So yes, I do believe death counts are being intentionally under-reported, and that shit Florida pulled is deplorable. However, when it comes to statistics in general, I think skewing statistics isn't that widespread, nor is it very intentional. Deaths yeah probably. Overall cases? Much less likely. I think it can moreso be attributed to the sheer amount of uncertainty and incompetence than intentional misleading.
Let's rip apart the case definition game, shall we?
I want to start off by saying it took me months to wrap my head around the concept of case definitions as a thing. I mean, if a doctor says this person has [disease], and they have symptoms, why does it matter if the tests aren't the required tests and the symptoms aren't the required symptoms? I remember in my first few days all that time ago first starting disease investigation, my boss at the time was talking about how that person clearly had a disease, but it had to be counted as not a case, and I was so confused. Then a few days later he was doing it the opposite way, classifying someone as a case when the doctor said it wasn't, solely due to symptoms and tests. That man was not and is not a medical doctor. But you don't have to be for disease investigation. We take data, we compare data, and we classify data. That's it. And for that data, we need a standard. Even if the standard isn't great, we need a standard so everyone is doing the same thing. That way, at least it can be adjusted later on assuming everyone is doing the same thing. I know the assholes at the state watch and audit what we enter to make sure cases of various conditions are classified correctly.
COVID-19 case definition from CSTE was released a few weeks ago. Actually, looking for an exact date, I found CDC finally adopted CSTE's definition for interim guidance. that page gives April 5th. So before April 5th, there wasn't necessarily a coherent definition for all people to follow. And that's okay. We lacked data. We needed to say - Here are the positive people, Here are the symptoms we see in positive people, Here are the common ones, how can we make it so we capture accurate-ish numbers for those who aren't tested?
Okay, so I like CDC's layout a lot better than the PDF above, so I'm going to use that for quick reference. It's the same definition, but just different pages.
So take Johnny. Johnny is some dude living in a nursing home. Poor Johnny lives in a unit with a few cases. Guidance from my department has been once there are a few cases, assume an epidemiological link, don't necessarily test everyone.
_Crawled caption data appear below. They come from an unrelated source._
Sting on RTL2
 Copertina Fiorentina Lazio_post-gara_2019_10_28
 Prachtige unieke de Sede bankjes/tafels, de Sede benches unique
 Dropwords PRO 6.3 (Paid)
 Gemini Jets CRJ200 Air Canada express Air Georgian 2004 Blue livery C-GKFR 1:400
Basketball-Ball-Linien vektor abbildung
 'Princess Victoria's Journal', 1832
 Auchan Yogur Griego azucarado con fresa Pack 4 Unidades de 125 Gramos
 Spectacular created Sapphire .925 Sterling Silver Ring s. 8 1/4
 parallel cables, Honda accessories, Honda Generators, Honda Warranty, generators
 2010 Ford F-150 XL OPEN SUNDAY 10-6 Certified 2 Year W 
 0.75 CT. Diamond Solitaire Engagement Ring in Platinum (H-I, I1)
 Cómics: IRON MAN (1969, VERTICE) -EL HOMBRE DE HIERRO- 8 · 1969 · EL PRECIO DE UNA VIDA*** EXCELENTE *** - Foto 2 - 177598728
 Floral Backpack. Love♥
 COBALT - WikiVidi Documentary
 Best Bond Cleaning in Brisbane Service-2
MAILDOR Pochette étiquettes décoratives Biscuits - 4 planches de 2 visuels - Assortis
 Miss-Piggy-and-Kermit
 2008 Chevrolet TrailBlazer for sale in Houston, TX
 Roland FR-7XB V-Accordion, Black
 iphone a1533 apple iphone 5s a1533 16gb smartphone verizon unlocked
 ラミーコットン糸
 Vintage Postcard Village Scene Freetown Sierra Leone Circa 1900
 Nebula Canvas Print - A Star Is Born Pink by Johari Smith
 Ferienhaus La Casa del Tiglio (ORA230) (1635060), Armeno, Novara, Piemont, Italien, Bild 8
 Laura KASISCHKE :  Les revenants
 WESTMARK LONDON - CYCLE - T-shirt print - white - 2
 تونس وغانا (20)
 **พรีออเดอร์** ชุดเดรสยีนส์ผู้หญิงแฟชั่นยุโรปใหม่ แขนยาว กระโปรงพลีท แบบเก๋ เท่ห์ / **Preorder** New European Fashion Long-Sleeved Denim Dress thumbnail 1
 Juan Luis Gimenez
There's a 30% false negative anyway and we'd hate for you to cohort a negative test who is truly positive with true negatives and then expose a completely clean population. So poor Johnny is chilling in his room, doing his thing. Unfortunately, he starts with diarrhea. Dealing with this a lot, I can say yeah, diarrhea is a common first symptom in the elderly. Then Johnny pops a fever and has a lot of fatigue, and a hint of confusion. Johnny goes suffers a heart attack and dies. Poor Johnny. Did he have COVID-19? Clinically, I sure hope he was put on precautions and treated as a positive. Will he be counted in the state's system? Let's look at that case definition. He never got tested and we assume epi link. So no test is being done, he can either be Probable or Not a Case. So now we have to look at the symptoms. Did he have two of the following: fever (measured or subjective), chills, rigors, myalgia, headache, sore throat, new olfactory and taste disorder(s)? Nope, just Fever on that list. At least one of the following symptoms: cough, shortness of breath, or difficulty breathing? Nope, he was breathing as well as he ever did. No low pulse O2, no shortness of breath beyond what he as an elderly person in a nursing home already had, and no coughing. Then did he have severe respiratory illness with at least one of the following Clinical or radiographic evidence of pneumonia, OR Acute respiratory distress syndrome (ARDS)? Nope, again his lungs were fine. This guy would be classified as not a case.
Now you have Rico. Rico is Johnny's roommate. Rico, like Johnny, went untested. Rico was entirely afebrile. No diarrhea, weakness, or confusion like his roommate. But he had a dry cough going for a week or so with a runny nose before recovering and living a few more years in quiet comfort. Using that same case definition, Rico is a probable case.
So the benefit is not that that keeps case counts low. It's that we have a clearly defined "not a case" vs "probable case" vs "confirmed case." There's no question as to whether or not Johnny should be counted as a case or not a case in the same way there's no question Rico is Probable. It's clear. It leads to even reporting which is better in the long-term for statistics. Yeah, might Johnny have been positive? Sure. And did Rico just get a cold and recover? It's certainly possible. Might the case definition be capturing too few people or the wrong people? Yeah. But when we go back ten, fifteen years down the road, we can adjust for these. I wouldn't be surprised if we had more case definitions by the end of this, and we will be able to analyze them and say when we changed the definition, probables went up x%, so we can raise the earlier case definition x% as well. With aggregate data, we can pull both these cases, see there's someone who is not a case with diarrhea, fever, and other (the system my state uses does not have symptom options for fatigue or confusion but I see those often), and a probable case with dry cough and runny nose. We can adjust these based on future definitions. So I don't think it's so much incentivizing inaccurate reporting as it is standardizing even if that standardization is far from perfect.